Monday, December 19, 2011 by Elizabeth Pagano

The Board of Adjustment has rejected a height compatibility variance at 111 East Koenig Lane. The site was once home to Howard Nursery, and is now the site of a proposed multi-family development.

 

Howard Nursery closed in 2007, opening up the 2.4-acre tract for development. Endeavor Real Estate Group ultimately withdrew development plans in 2007 after failing to get neighborhood support.

 

In March 2008, the city approved a vertical mixed-use (VMU) overlay along the Koenig Lane corridor, including the Howard Nursery site, making it a prime lot for development. While this change may have made development easier in some respects, it did not change height restrictions, which remained subject to compatibility standards triggered by neighboring single-family homes.

 

It also did not change neighbor’s opinions about development in the area.

 

Developers sought a variance from compatibility standards, so that they could build a four-story multi-family mixed-use development. They sought permission to build up to 47 feet high.

 

Pinaki Ghosh spoke on behalf of the 20-plus neighbors that showed up to oppose the variance. He said that despite the neighborhood association vote, the neighborhood opposed the variance, and there were 57 votes of neighbors within 500 feet on record that oppose construction.

 

“Their neighborhood, whether they like it or not, did vote to support this project, and we have a signed letter of agreement. It was a formal vote,” said Melissa Neslund of Bury & Partners, who cited the Northfield Neighborhood Association’s support in her presentation.

 

Ghosh told the board that the neighborhood association vote was “crafted as an ultimatum.” He said the neighborhood was told that if they opposed the variance, access to the complex would be via 56th street, instead of the preferred Avenue F.

 

“Vote no, and the developer will build to the current limits, and route traffic directly through the neighborhood. That was the basic premise,” explained Ghosh.

 

“We presented an initial site plan for comment,” said Neslund. “It was not an ultimatum; it was our initial site plan. Yes, it did show access on 56th and Koenig. That was the logical access. But we heard their cry. We heard their comments, and we came back with the revised site plan trying to address their concerns. This is how we ended up on Avenue F.”

 

Neighbors, and the board, also failed to see what hardship justified the variance.

 

Developers claimed the height constraint made it difficult to design the project, and increased height would be more in line with the goals of the Imagine Austin Comprehensive Plan.

 

“There is absolutely no hardship that I see, other than ‘we want to build bigger and taller than what the compatibility code allows’,” said Board Member Bryan King. “You started out to design something that is not code-compliant.”

 

Ghosh agreed, saying, “What is the hardship here? The property is valued at $1.5 million by the city. The market value is $1.5 million to $2 million. The owners want to sell it for $3.5 million. And where does that extra money come from?
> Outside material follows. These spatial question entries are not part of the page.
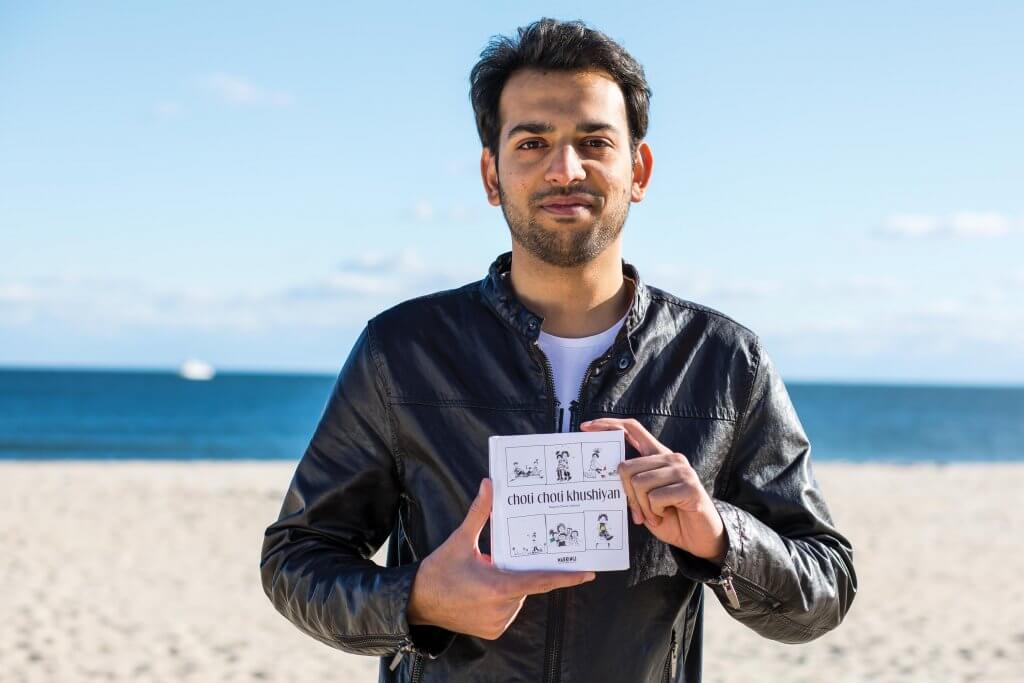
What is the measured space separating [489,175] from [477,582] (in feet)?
3.43

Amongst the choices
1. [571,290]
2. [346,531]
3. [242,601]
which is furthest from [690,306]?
[242,601]

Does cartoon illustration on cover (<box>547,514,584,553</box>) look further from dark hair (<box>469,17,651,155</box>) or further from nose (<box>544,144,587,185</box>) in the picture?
dark hair (<box>469,17,651,155</box>)

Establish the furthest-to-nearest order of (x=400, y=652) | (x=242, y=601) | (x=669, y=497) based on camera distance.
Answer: (x=242, y=601), (x=400, y=652), (x=669, y=497)

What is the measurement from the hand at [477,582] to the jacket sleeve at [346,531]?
9cm

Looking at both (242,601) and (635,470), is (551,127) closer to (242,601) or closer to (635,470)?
(635,470)

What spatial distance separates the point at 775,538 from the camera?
209cm

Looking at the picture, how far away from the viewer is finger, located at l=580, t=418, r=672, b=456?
1.99m

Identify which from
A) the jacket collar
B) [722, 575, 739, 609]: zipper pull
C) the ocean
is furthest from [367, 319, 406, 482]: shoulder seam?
the ocean

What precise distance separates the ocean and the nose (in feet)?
98.0

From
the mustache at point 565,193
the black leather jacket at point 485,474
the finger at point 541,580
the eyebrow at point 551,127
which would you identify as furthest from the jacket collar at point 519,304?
the finger at point 541,580

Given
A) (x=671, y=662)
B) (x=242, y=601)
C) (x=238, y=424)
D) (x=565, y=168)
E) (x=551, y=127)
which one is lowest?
(x=242, y=601)

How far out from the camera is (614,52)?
240 centimetres

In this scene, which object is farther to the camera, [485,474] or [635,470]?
[485,474]

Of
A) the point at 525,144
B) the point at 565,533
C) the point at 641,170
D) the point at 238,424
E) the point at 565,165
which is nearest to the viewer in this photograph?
the point at 565,533
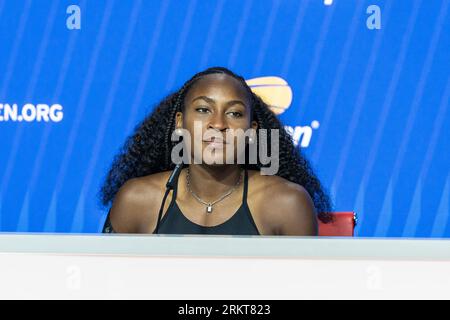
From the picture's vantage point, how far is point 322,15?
2.18 meters

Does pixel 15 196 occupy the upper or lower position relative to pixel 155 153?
lower

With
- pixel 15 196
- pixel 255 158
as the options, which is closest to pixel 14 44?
pixel 15 196

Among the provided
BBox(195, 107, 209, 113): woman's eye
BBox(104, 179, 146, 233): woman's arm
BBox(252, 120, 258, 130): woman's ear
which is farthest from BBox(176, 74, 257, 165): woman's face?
BBox(104, 179, 146, 233): woman's arm

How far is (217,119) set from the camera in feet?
6.28

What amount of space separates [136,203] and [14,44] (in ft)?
2.24

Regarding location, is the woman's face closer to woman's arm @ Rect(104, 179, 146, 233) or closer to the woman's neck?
the woman's neck

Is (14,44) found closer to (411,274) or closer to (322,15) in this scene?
(322,15)

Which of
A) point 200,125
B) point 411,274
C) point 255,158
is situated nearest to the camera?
point 411,274

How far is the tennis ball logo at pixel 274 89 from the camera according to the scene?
2207 mm

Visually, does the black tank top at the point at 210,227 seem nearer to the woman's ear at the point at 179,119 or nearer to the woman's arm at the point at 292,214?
the woman's arm at the point at 292,214

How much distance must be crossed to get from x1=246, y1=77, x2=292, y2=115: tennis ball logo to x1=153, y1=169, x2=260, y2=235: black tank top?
0.37 metres

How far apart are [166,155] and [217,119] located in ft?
1.07

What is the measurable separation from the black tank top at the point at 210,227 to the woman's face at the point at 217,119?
0.15 metres

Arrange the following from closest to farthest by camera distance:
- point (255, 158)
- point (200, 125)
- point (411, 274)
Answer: point (411, 274) → point (200, 125) → point (255, 158)
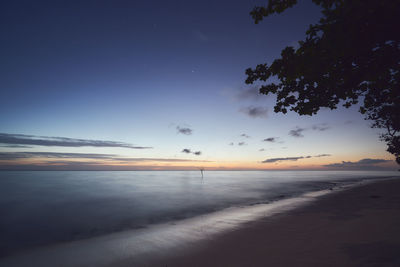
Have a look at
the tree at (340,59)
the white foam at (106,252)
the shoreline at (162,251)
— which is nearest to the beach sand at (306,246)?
the shoreline at (162,251)

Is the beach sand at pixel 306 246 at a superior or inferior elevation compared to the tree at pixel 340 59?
→ inferior

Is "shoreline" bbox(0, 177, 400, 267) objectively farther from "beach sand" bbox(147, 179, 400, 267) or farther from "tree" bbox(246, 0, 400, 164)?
"tree" bbox(246, 0, 400, 164)

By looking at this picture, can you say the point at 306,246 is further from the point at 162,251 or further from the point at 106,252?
the point at 106,252

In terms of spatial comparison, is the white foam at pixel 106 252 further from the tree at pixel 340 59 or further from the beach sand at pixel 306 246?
the tree at pixel 340 59

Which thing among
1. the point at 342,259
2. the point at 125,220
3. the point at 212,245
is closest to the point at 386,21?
the point at 342,259

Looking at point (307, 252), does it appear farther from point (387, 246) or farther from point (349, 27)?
point (349, 27)

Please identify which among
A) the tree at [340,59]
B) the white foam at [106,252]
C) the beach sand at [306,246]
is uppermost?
the tree at [340,59]

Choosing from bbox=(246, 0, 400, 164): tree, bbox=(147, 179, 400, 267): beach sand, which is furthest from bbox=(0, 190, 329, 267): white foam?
bbox=(246, 0, 400, 164): tree

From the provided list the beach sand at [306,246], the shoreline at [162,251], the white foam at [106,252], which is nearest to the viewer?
the beach sand at [306,246]

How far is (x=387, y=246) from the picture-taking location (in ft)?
21.0

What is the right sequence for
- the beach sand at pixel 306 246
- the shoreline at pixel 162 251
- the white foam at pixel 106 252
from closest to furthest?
the beach sand at pixel 306 246 < the shoreline at pixel 162 251 < the white foam at pixel 106 252

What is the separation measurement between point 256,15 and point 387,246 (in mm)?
8360

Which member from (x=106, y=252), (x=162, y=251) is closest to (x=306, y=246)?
(x=162, y=251)

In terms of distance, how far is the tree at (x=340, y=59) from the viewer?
3348 mm
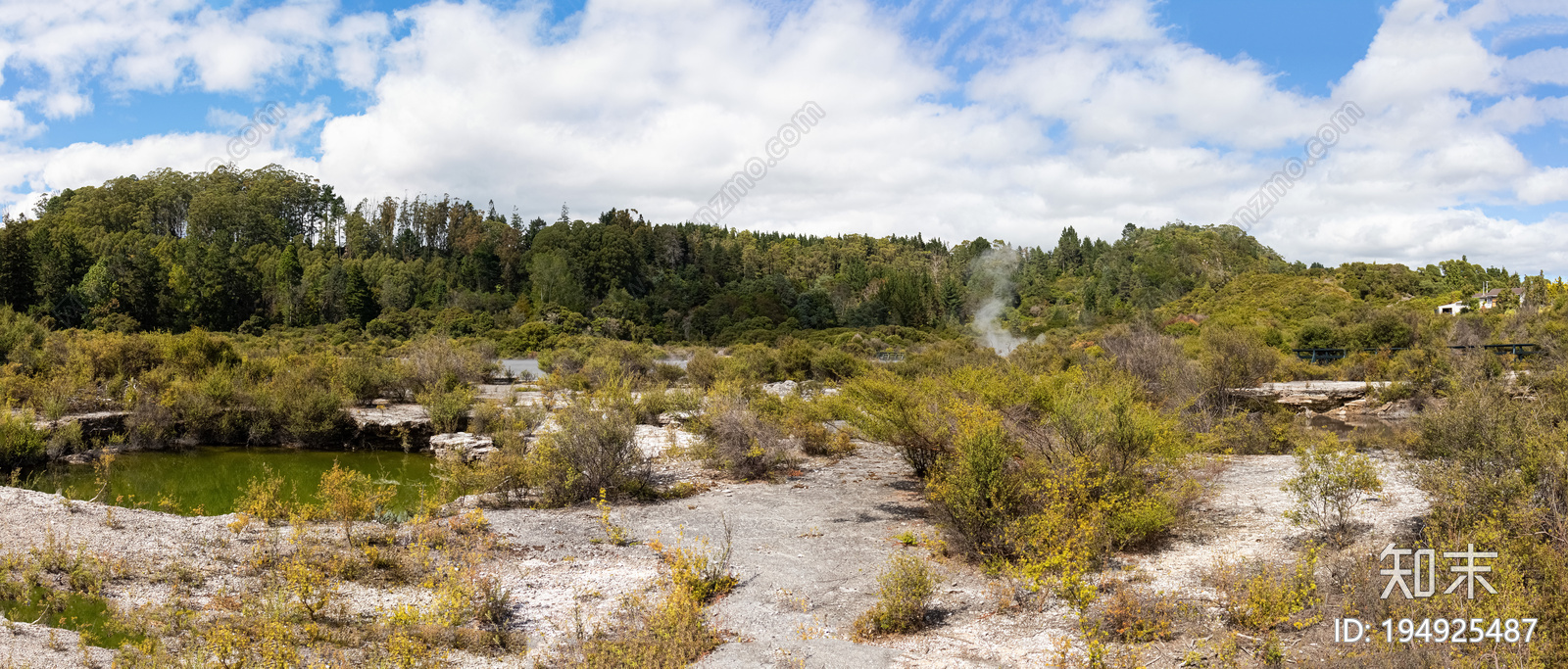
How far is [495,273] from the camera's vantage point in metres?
82.8

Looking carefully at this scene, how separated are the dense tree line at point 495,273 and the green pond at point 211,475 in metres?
42.3

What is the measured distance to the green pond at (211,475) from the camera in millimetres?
13234

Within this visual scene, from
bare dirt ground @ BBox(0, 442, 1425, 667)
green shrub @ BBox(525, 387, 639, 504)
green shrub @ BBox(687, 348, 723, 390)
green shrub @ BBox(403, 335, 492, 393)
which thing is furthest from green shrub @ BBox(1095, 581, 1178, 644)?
green shrub @ BBox(687, 348, 723, 390)

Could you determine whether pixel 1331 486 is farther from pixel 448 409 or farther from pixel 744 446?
pixel 448 409

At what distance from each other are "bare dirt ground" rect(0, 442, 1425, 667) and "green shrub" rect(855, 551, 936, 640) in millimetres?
155

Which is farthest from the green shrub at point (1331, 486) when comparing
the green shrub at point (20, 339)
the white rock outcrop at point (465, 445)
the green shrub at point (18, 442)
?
the green shrub at point (20, 339)

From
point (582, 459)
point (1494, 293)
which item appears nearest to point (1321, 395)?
point (582, 459)

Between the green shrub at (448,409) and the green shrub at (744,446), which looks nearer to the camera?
the green shrub at (744,446)

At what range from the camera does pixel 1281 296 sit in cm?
6047

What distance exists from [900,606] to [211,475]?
1515cm

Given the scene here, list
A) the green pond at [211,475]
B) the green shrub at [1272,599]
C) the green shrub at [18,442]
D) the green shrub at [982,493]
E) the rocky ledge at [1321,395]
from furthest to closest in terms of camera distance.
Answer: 1. the rocky ledge at [1321,395]
2. the green shrub at [18,442]
3. the green pond at [211,475]
4. the green shrub at [982,493]
5. the green shrub at [1272,599]

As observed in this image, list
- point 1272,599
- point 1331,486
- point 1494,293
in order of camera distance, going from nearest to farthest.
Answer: point 1272,599 → point 1331,486 → point 1494,293

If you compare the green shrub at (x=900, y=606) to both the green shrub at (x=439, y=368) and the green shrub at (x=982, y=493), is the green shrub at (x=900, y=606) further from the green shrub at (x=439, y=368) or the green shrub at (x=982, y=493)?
the green shrub at (x=439, y=368)

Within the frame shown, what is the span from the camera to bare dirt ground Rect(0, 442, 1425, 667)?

It comes from the variance.”

 

Board of Adjustment Chair Jeff Jack pointed out that the creation of the overlay district along Koenig Lane was intended to support density without the need for additional variances.

 

“Commercial property that went through the VMU process was afforded significant increase in entitlements through the VMU process, which was intended to make that property developable and provide some community benefit,” said Jack. “The VMU allowed you to build bulkier buildings, but not a taller building… and it certainly didn’t envision waiving compatibility standards.”

 

“A lot of things that have been presented tonight, particularly in regards to the comprehensive plan’s objectives are things under discussion, and they are very nebulous and visionary. The fact of the matter is they are not the code,” said Jack.

 

The Board of Adjustment voted 5-2 to deny the variance, with Board Members Michael Von Ohlen and Melissa Hawthorne in opposition.

 

Brandon Easterling of Alliance Residential told In Fact Daily that they would not be seeking reconsideration on the variance, and would just build the project without it, within established height restrictions.